Do great minds really think alike?

I've read a couple of Woody Allen interviews and I really identify with him on his emotions after he finishes a project.  Read the following exert from the interview:

"If the reviews were good, it never changed my life for the better; and if the reviews were bad, it never changed my life for the worse" - and the latter, well, [Woody] is more often than not unhappy with a film once he has finished it, and watching it again just brings down his mood. He envies easier personality types, those of his peers who can finish a film and go to a big party on opening night and at least give a good impression of enjoying themselves. But Allen does not get pleasure from it. "I just work from film to film and I'm almost burning on a low flame of depression. You know? It's not the kind of depression that sends you to use drugs or medicine. But, you know, I don't really care if people don't like a film of mine very much, and I don't really get much pleasure if the film is successful."
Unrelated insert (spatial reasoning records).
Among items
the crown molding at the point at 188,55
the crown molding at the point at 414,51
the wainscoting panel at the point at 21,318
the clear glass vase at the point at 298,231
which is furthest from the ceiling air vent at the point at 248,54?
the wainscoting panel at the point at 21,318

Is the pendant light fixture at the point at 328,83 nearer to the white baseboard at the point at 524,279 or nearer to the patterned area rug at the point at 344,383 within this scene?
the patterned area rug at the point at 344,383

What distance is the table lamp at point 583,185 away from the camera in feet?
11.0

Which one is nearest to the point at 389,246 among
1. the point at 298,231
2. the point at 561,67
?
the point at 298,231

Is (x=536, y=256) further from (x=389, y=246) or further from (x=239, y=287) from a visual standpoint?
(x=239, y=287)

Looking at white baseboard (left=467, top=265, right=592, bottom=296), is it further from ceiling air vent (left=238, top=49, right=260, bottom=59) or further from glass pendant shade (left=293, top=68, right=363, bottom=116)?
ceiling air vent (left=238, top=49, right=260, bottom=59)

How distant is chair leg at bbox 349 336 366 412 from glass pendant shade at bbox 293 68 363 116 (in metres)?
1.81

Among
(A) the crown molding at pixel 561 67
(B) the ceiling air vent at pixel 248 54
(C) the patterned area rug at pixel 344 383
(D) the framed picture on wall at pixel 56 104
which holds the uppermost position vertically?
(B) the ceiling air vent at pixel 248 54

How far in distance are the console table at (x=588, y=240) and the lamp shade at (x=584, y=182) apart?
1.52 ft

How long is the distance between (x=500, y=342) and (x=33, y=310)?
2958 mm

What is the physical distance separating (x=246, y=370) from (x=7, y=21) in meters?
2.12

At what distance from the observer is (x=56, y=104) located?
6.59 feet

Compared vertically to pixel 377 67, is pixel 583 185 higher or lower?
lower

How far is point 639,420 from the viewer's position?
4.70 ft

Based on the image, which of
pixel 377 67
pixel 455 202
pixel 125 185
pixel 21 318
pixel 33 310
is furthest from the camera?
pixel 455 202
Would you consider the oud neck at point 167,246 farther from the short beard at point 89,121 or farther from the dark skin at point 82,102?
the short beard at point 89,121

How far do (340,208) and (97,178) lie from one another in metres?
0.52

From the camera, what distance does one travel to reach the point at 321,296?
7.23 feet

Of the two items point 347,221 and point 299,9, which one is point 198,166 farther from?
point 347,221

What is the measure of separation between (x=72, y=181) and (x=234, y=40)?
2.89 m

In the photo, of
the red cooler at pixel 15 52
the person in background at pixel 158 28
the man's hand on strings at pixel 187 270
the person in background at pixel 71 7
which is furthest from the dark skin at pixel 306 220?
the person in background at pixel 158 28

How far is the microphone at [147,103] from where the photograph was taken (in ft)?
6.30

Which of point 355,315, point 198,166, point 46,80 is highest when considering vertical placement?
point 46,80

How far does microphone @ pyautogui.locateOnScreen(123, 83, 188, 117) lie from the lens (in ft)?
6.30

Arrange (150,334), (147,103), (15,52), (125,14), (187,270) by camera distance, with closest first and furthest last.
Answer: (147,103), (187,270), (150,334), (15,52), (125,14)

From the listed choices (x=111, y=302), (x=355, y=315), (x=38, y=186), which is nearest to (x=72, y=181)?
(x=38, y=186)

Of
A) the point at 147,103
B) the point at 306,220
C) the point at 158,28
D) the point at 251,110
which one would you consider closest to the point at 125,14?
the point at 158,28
I get the exact same way.  I just finished my newest album/ep (whatever), "Today is the Last Today" and I'm miserable for two reasons:

1) How can I enjoy any sense of accomplishment when I don't feel like I've accomplished anything.  I mean, with the release of this project, I'm back to square one.

2) How can I feel good about what I've done when no matter what there will ALWAYS be something out there better than anything I could ever do?

In spite of this, I love making music more than anything else in the world.  How crazy is that?